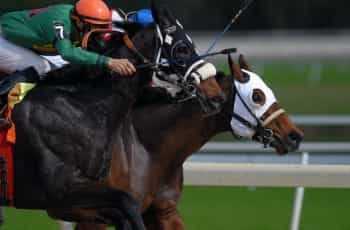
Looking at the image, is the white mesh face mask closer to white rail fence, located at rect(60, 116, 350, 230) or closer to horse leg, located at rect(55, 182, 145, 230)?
white rail fence, located at rect(60, 116, 350, 230)

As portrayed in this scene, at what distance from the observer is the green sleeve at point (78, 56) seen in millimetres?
5738

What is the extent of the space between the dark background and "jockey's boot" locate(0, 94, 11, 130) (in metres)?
28.7

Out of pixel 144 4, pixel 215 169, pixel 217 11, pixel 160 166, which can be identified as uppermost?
pixel 160 166

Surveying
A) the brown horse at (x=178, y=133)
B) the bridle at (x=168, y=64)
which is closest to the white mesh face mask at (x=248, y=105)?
the brown horse at (x=178, y=133)

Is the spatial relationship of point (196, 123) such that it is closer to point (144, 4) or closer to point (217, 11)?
point (144, 4)

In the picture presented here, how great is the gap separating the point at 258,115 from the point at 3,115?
1.62m

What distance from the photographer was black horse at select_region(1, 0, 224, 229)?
5594mm

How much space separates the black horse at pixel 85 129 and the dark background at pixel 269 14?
93.5ft

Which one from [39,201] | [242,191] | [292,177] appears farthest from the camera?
[242,191]

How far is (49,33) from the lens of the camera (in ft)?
19.6

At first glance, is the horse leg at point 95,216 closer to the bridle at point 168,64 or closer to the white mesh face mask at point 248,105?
the bridle at point 168,64

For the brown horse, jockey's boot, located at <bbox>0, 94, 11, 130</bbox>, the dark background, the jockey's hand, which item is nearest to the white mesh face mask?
the brown horse

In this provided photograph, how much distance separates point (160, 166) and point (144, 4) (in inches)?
970

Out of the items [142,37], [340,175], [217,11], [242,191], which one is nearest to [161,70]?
[142,37]
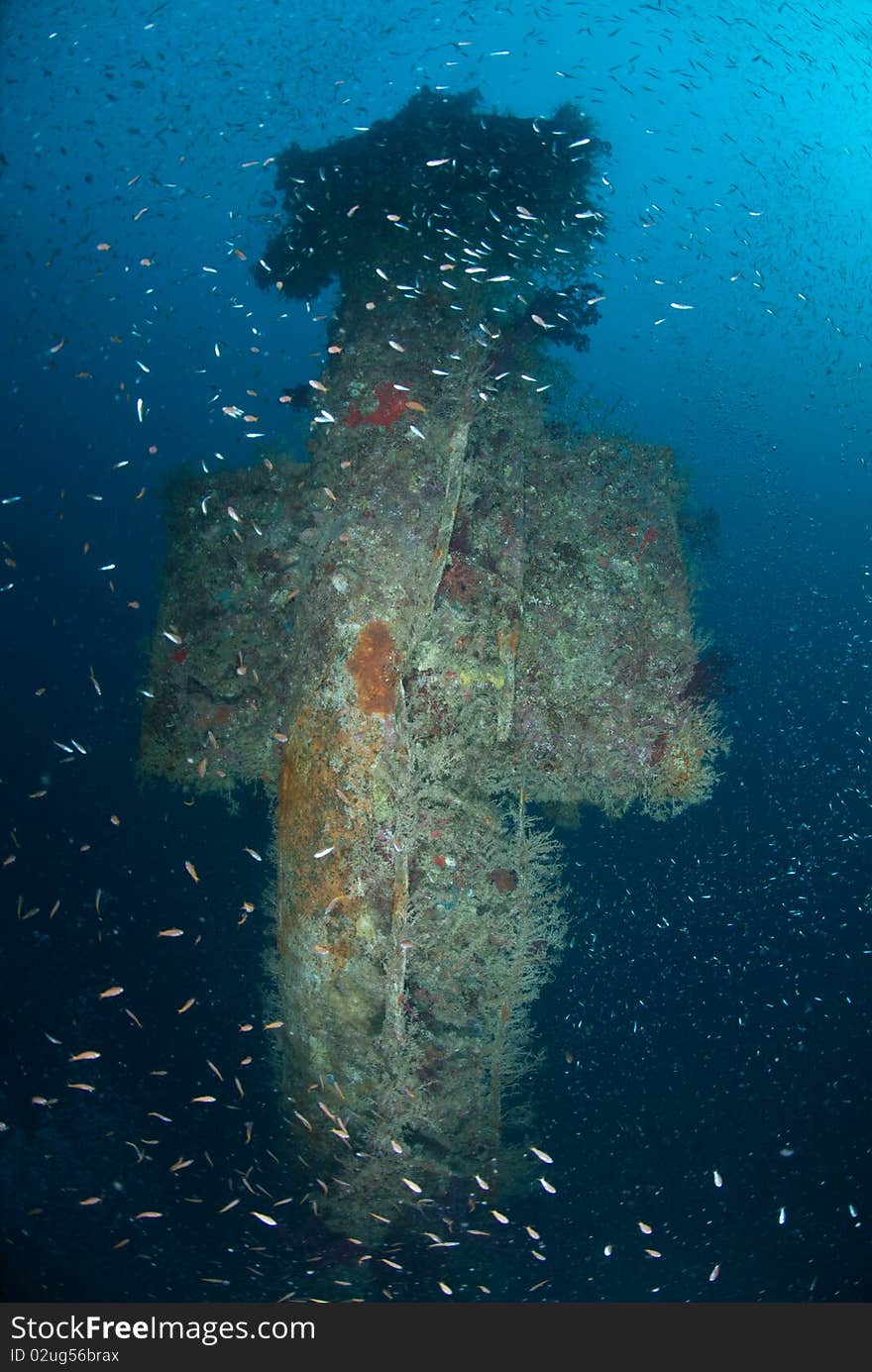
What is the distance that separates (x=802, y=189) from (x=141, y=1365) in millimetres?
23382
○ ○ ○ ○ ○
▸ **Set exercise**:
Please output every line of the records above as a numbered list, skipping blank lines and leaving out the pictures.

▸ **Exercise solution**:
1. Looking at the image, is the white mesh face mask closer to white rail fence, located at rect(60, 116, 350, 230) or closer to horse leg, located at rect(55, 182, 145, 230)?
2. white rail fence, located at rect(60, 116, 350, 230)
3. As portrayed in this scene, at what distance from the observer is the green sleeve at point (78, 56) seen in millimetres?
4. 5738
5. What is the extent of the space between the dark background and "jockey's boot" locate(0, 94, 11, 130) (in metres)?
6. 28.7
7. Out of pixel 144 4, pixel 215 169, pixel 217 11, pixel 160 166, which can be identified as uppermost?
8. pixel 160 166
9. Surveying
10. A) the brown horse at (x=178, y=133)
11. B) the bridle at (x=168, y=64)
12. which is closest to the white mesh face mask at (x=248, y=105)?
13. the brown horse at (x=178, y=133)
14. Is the spatial relationship of point (196, 123) such that it is closer to point (144, 4) or closer to point (217, 11)?
15. point (144, 4)
16. In the picture presented here, how great is the gap separating the point at 258,115 from the point at 3,115?
17. 1.62m
18. What distance from the photographer was black horse at select_region(1, 0, 224, 229)?
19. 5594mm
20. How much space separates the black horse at pixel 85 129 and the dark background at pixel 269 14?
21. 93.5ft
22. Which one from [39,201] | [242,191] | [292,177] appears farthest from the camera?
23. [242,191]
24. How far is (49,33) from the lens of the camera (in ft)?
25. 19.6
26. At first glance, is the horse leg at point 95,216 closer to the bridle at point 168,64 or closer to the white mesh face mask at point 248,105?
27. the bridle at point 168,64
28. For the brown horse, jockey's boot, located at <bbox>0, 94, 11, 130</bbox>, the dark background, the jockey's hand, which item is nearest to the white mesh face mask?
29. the brown horse
30. In this provided photograph, how much distance separates point (160, 166) and point (144, 4) (in inches)?
31. 970
32. Out of the items [142,37], [340,175], [217,11], [242,191], which one is nearest to [161,70]?
33. [142,37]
34. What is the distance that separates (x=802, y=189) from (x=141, y=1365) in millimetres?
35. 23382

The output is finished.